On appelle un tourbillon violent une tornade. Celle-ci était un peu particulière en ce sens qu’on lui avait confié la mission de se déployer au Liban, et de happer tout ce qui ne lui plaisait pas.
Dès son entrée dans l’espace libanais, la première chose qu’elle remarqua fut l’emprise des grandes familles sur tout ce qui respirait. Politique, économie, médias, les familles contrôlaient les structures du pays, donc le gagne-pain de tout un peuple, agenouillé pour préserver sa survie.
Ensuite les clergés firent leur apparition. Multiples et puissants, ils étaient incontournables, face à un peuple à qui on vendait dieux et prophètes à gogo.

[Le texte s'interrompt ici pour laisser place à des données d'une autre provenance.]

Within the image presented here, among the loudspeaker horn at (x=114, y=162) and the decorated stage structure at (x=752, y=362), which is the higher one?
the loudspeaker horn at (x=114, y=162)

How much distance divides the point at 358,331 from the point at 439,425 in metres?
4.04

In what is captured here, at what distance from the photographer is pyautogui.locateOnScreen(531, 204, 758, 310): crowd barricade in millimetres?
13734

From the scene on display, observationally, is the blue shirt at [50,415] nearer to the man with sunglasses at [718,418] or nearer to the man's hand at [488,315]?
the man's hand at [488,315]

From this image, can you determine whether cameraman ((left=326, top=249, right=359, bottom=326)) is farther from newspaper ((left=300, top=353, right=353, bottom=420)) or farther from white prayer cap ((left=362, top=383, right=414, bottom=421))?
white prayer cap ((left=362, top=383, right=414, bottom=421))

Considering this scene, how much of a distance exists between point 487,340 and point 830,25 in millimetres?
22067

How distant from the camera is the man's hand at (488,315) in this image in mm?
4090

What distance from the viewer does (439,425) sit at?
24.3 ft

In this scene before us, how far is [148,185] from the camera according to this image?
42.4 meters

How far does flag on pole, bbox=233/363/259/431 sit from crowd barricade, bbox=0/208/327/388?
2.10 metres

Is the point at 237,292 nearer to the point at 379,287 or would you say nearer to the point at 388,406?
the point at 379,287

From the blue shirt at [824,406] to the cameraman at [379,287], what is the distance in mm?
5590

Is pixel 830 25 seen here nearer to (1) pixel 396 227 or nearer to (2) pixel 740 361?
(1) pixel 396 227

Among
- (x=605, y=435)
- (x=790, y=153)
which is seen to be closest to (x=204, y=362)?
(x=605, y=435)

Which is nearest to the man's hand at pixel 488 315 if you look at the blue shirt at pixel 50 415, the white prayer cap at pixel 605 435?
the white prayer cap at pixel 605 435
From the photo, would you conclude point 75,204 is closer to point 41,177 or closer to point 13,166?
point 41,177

Elle lut la presse et regarda les chaînes de télé. Choquant de constater la partialité et les partis pris, d’un média à l’autre. On aurait du mal à croire être dans un même pays. Même les feuilletons du soir étaient dégradants. Décidément.
Ensuite, elle se rendit dans une banque. La faillite avait fait son travail. Des clients pétrifiés. Des guichets arrogants. Une directrice devenue paranoïaque. Des videurs à la porte qui se prenaient pour Jupiter.
La tornade décida de voir les ambassades. Elle en avait choisi quelques-unes, les plus célèbres. Des édifices mystérieux et secrets sortis de contes de fées. Dans les salons haut de gamme, on complotait. Dehors, des files interminables pour obtenir un visa, ne serait-ce que pour quelques jours.
Puis elle tenta sa chance auprès des ministères qu’on appelle, drôlement, souverainistes. Fenêtres et portes fermées. On lui refusa poliment l’entrée. Alors, elle eut l’idée de se déguiser en femme fatale : costume parisien jupe courte, perruque coupe années 60, escarpins en peau de lézard, rouge à lèvres fuchsia, lentilles yeux bleus, lunettes cadre noir. Les portes perdirent leur secret et s’ouvrirent sur des hommes ébahis qu’on aurait dit venus d’un siècle méconnu des livres d’histoire.
Elle entreprit de faire un tour des prisons. Elle ne trouva que les délinquants de droit commun. Les gangsters de droit public n’y étaient point.
Dans sa longue tournée, elle s’en alla place de l’étoile. Surnom datant du mandat français. Quelques soldats ennuyés gardaient la porte iconique du parlement. Elle aborda l’un d’eux, un moustachu qui puait le narguilé. Il lui conseilla gentiment de revenir le lendemain, la session du jour ayant été annulée pour des raisons qui ne la regardaient pas.
Dans la rue adjacente, elle croisa une sorcière, nommée corruption, qui prit son temps pour expliquer que sans sa présence, rien n’allait plus, le moulin s’arrêtait. La tornade fit semblant de comprendre. La sorcière lui conseilla même de traverser la rue, et rencontrer ses vieux cousins, le confessionnalisme et le clientélisme. Ils lui en diraient plus, affirmait-elle. Il y avait aussi le militantisme, vieille tradition au pays des merveilles. La tornade eut un petit sourire pour la remercier, promettant de revenir la voir dès que sa tournée était bouclée.
Là-haut dans le ciel, elle entendit le bourdonnement du drone devenu l’ami inséparable d’une capitale qu’on avait déjà décapitée. Tel un moustique, il scrutait les points sensibles de la peau d’une ville, mille fois brûlée, avant de la piquer.
Vers la fin de son épopée, elle prit soin de lire la Constitution. Elle n’y a rien compris, bien qu’elle fût elle-même juriste pour quelque temps.
Elle eut l’idée d’inspecter l’armée, fauchée, les champs pétroliers, inertes, la Finul, passive. Elle aurait voulu voir de près la misère des camps de réfugiés. Mais c’en était trop pour une seule journée.
Alors, elle décida d’emporter d’un coup de tourbillon tout ce qu’elle avait vu, avec la force que seule une tornade pouvait avoir. En attendant de revenir le lendemain. Il restait des choses à voir. Elle en était certaine.